::: EXTRACTED TEXT
These passions led him to quit his job four years ago; since then, Gama has become the Rio de Janeiro chocolatier with the most dedicated cult following. Only a few South Zone specialty stores carry his Quetzal chocolates, and where they come from is largely unknown, both to the clients on the long waiting lists for deliveries and to Gama’s own neighbors. The “secret” source? His three-by-three-meter kitchen in his family’s tidy three-bedroom home in the North Zone neighborhood of Encantado, a small residential area set off from one of the city’s busiest highways. His is a sleepy villa of elderly residents and yapping dogs, as characteristic of Rio’s Zona Norte working-class neighborhoods as it is otherwise undistinguished.

“Where I live,” Gama says, “people don’t know what I do. They just smell the chocolate.” Of course they would: he roasts the cacao beans in his own petite oven (Brazilian kitchen appliances are usually about two-thirds the girth of their American counterparts) and then grinds them on his granite countertop in a melanger for 36 hours. A special-order melanger from India is stuck in Galeão’s customs, to Emerson’s great agony, slowing his ability to answer the outstanding 50 orders he has.
::::::
WHAT TO WORK ON ::
A: Condense the paragraph of the Rio chocolatier text above that begins "These passions led him to quit his job" into a short bulleted list that keeps its main facts.
B: Based on the Rio chocolatier text above, decide whether each statement agrees with it: (i) Gama grinds the cacao beans for 36 hours; (ii) Gama's chocolates are sold in many stores across the North Zone; (iii) Gama has 50 outstanding orders. For each, answer yes or no and quote the words of the text that settle it.
::: EXTRACTED MATERIAL
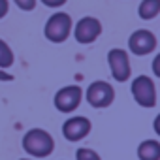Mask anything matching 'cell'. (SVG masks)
I'll list each match as a JSON object with an SVG mask.
<instances>
[{
	"label": "cell",
	"instance_id": "obj_1",
	"mask_svg": "<svg viewBox=\"0 0 160 160\" xmlns=\"http://www.w3.org/2000/svg\"><path fill=\"white\" fill-rule=\"evenodd\" d=\"M23 149L27 154H30L32 158L40 160V158H47L53 151H55V139L53 136L43 130V128H30L28 132H25L23 141H21Z\"/></svg>",
	"mask_w": 160,
	"mask_h": 160
},
{
	"label": "cell",
	"instance_id": "obj_2",
	"mask_svg": "<svg viewBox=\"0 0 160 160\" xmlns=\"http://www.w3.org/2000/svg\"><path fill=\"white\" fill-rule=\"evenodd\" d=\"M72 27H73V23H72V17H70L68 13H64V12H55V13L47 19V23H45V27H43V34H45V38H47L49 42H53V43H62V42H66V40L70 38Z\"/></svg>",
	"mask_w": 160,
	"mask_h": 160
},
{
	"label": "cell",
	"instance_id": "obj_3",
	"mask_svg": "<svg viewBox=\"0 0 160 160\" xmlns=\"http://www.w3.org/2000/svg\"><path fill=\"white\" fill-rule=\"evenodd\" d=\"M130 91L138 106L147 109L156 106V85L149 75H138L136 79H132Z\"/></svg>",
	"mask_w": 160,
	"mask_h": 160
},
{
	"label": "cell",
	"instance_id": "obj_4",
	"mask_svg": "<svg viewBox=\"0 0 160 160\" xmlns=\"http://www.w3.org/2000/svg\"><path fill=\"white\" fill-rule=\"evenodd\" d=\"M85 100L94 109H106L115 100V89L108 81H92L85 91Z\"/></svg>",
	"mask_w": 160,
	"mask_h": 160
},
{
	"label": "cell",
	"instance_id": "obj_5",
	"mask_svg": "<svg viewBox=\"0 0 160 160\" xmlns=\"http://www.w3.org/2000/svg\"><path fill=\"white\" fill-rule=\"evenodd\" d=\"M108 64H109V72L113 75L115 81L119 83H126L130 75H132V66H130V57L128 51L113 47L108 53Z\"/></svg>",
	"mask_w": 160,
	"mask_h": 160
},
{
	"label": "cell",
	"instance_id": "obj_6",
	"mask_svg": "<svg viewBox=\"0 0 160 160\" xmlns=\"http://www.w3.org/2000/svg\"><path fill=\"white\" fill-rule=\"evenodd\" d=\"M83 100V89L79 85H66L57 91L53 104L60 113H73Z\"/></svg>",
	"mask_w": 160,
	"mask_h": 160
},
{
	"label": "cell",
	"instance_id": "obj_7",
	"mask_svg": "<svg viewBox=\"0 0 160 160\" xmlns=\"http://www.w3.org/2000/svg\"><path fill=\"white\" fill-rule=\"evenodd\" d=\"M72 32H73V38L77 43L81 45H89V43H94L100 34H102V23L100 19L96 17H83L75 23V27H72Z\"/></svg>",
	"mask_w": 160,
	"mask_h": 160
},
{
	"label": "cell",
	"instance_id": "obj_8",
	"mask_svg": "<svg viewBox=\"0 0 160 160\" xmlns=\"http://www.w3.org/2000/svg\"><path fill=\"white\" fill-rule=\"evenodd\" d=\"M156 45H158L156 36L147 28H139L134 34H130V38H128V49L132 55H138V57L151 55L156 49Z\"/></svg>",
	"mask_w": 160,
	"mask_h": 160
},
{
	"label": "cell",
	"instance_id": "obj_9",
	"mask_svg": "<svg viewBox=\"0 0 160 160\" xmlns=\"http://www.w3.org/2000/svg\"><path fill=\"white\" fill-rule=\"evenodd\" d=\"M91 128H92V124H91V121L87 117L75 115V117H70V119L64 121V124H62V136H64V139L75 143V141L85 139L91 134Z\"/></svg>",
	"mask_w": 160,
	"mask_h": 160
},
{
	"label": "cell",
	"instance_id": "obj_10",
	"mask_svg": "<svg viewBox=\"0 0 160 160\" xmlns=\"http://www.w3.org/2000/svg\"><path fill=\"white\" fill-rule=\"evenodd\" d=\"M138 158L139 160H160V141L158 139H145L138 145Z\"/></svg>",
	"mask_w": 160,
	"mask_h": 160
},
{
	"label": "cell",
	"instance_id": "obj_11",
	"mask_svg": "<svg viewBox=\"0 0 160 160\" xmlns=\"http://www.w3.org/2000/svg\"><path fill=\"white\" fill-rule=\"evenodd\" d=\"M160 13V0H141L138 6V15L143 21H152Z\"/></svg>",
	"mask_w": 160,
	"mask_h": 160
},
{
	"label": "cell",
	"instance_id": "obj_12",
	"mask_svg": "<svg viewBox=\"0 0 160 160\" xmlns=\"http://www.w3.org/2000/svg\"><path fill=\"white\" fill-rule=\"evenodd\" d=\"M13 60H15V57H13L12 47L0 38V70H8L13 64Z\"/></svg>",
	"mask_w": 160,
	"mask_h": 160
},
{
	"label": "cell",
	"instance_id": "obj_13",
	"mask_svg": "<svg viewBox=\"0 0 160 160\" xmlns=\"http://www.w3.org/2000/svg\"><path fill=\"white\" fill-rule=\"evenodd\" d=\"M75 160H102L100 154L94 151V149H89V147H79L75 151Z\"/></svg>",
	"mask_w": 160,
	"mask_h": 160
},
{
	"label": "cell",
	"instance_id": "obj_14",
	"mask_svg": "<svg viewBox=\"0 0 160 160\" xmlns=\"http://www.w3.org/2000/svg\"><path fill=\"white\" fill-rule=\"evenodd\" d=\"M13 4L21 10V12H32L38 4V0H13Z\"/></svg>",
	"mask_w": 160,
	"mask_h": 160
},
{
	"label": "cell",
	"instance_id": "obj_15",
	"mask_svg": "<svg viewBox=\"0 0 160 160\" xmlns=\"http://www.w3.org/2000/svg\"><path fill=\"white\" fill-rule=\"evenodd\" d=\"M40 2L43 6H47V8H62L68 0H40Z\"/></svg>",
	"mask_w": 160,
	"mask_h": 160
},
{
	"label": "cell",
	"instance_id": "obj_16",
	"mask_svg": "<svg viewBox=\"0 0 160 160\" xmlns=\"http://www.w3.org/2000/svg\"><path fill=\"white\" fill-rule=\"evenodd\" d=\"M10 12V2L8 0H0V19H4Z\"/></svg>",
	"mask_w": 160,
	"mask_h": 160
},
{
	"label": "cell",
	"instance_id": "obj_17",
	"mask_svg": "<svg viewBox=\"0 0 160 160\" xmlns=\"http://www.w3.org/2000/svg\"><path fill=\"white\" fill-rule=\"evenodd\" d=\"M158 64H160V55H156L154 60H152V72H154L156 77H160V66H158Z\"/></svg>",
	"mask_w": 160,
	"mask_h": 160
},
{
	"label": "cell",
	"instance_id": "obj_18",
	"mask_svg": "<svg viewBox=\"0 0 160 160\" xmlns=\"http://www.w3.org/2000/svg\"><path fill=\"white\" fill-rule=\"evenodd\" d=\"M12 79H13V77H12L6 70H0V81H12Z\"/></svg>",
	"mask_w": 160,
	"mask_h": 160
},
{
	"label": "cell",
	"instance_id": "obj_19",
	"mask_svg": "<svg viewBox=\"0 0 160 160\" xmlns=\"http://www.w3.org/2000/svg\"><path fill=\"white\" fill-rule=\"evenodd\" d=\"M158 124H160V115L154 119V130H156V134H160V128H158Z\"/></svg>",
	"mask_w": 160,
	"mask_h": 160
},
{
	"label": "cell",
	"instance_id": "obj_20",
	"mask_svg": "<svg viewBox=\"0 0 160 160\" xmlns=\"http://www.w3.org/2000/svg\"><path fill=\"white\" fill-rule=\"evenodd\" d=\"M21 160H36V158H21Z\"/></svg>",
	"mask_w": 160,
	"mask_h": 160
}]
</instances>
::::::
ANSWERS TO EACH TASK ::
A:
- Gama quit his job four years ago and has since become the Rio de Janeiro chocolatier with the most dedicated cult following.
- His Quetzal chocolates are carried by only a few South Zone specialty stores, and their origin is largely unknown to clients on the long waiting lists and to his own neighbors.
- He makes them in a three-by-three-meter kitchen in his family's three-bedroom home in Encantado, a small North Zone residential area set off from one of the city's busiest highways.
- The neighborhood is a sleepy villa of elderly residents and yapping dogs, typical of Rio's Zona Norte working-class neighborhoods but otherwise undistinguished.

B:
(i) Yes: "grinds them on his granite countertop in a melanger for 36 hours"
(ii) No: "Only a few South Zone specialty stores carry his Quetzal chocolates"
(iii) Yes: "the outstanding 50 orders he has"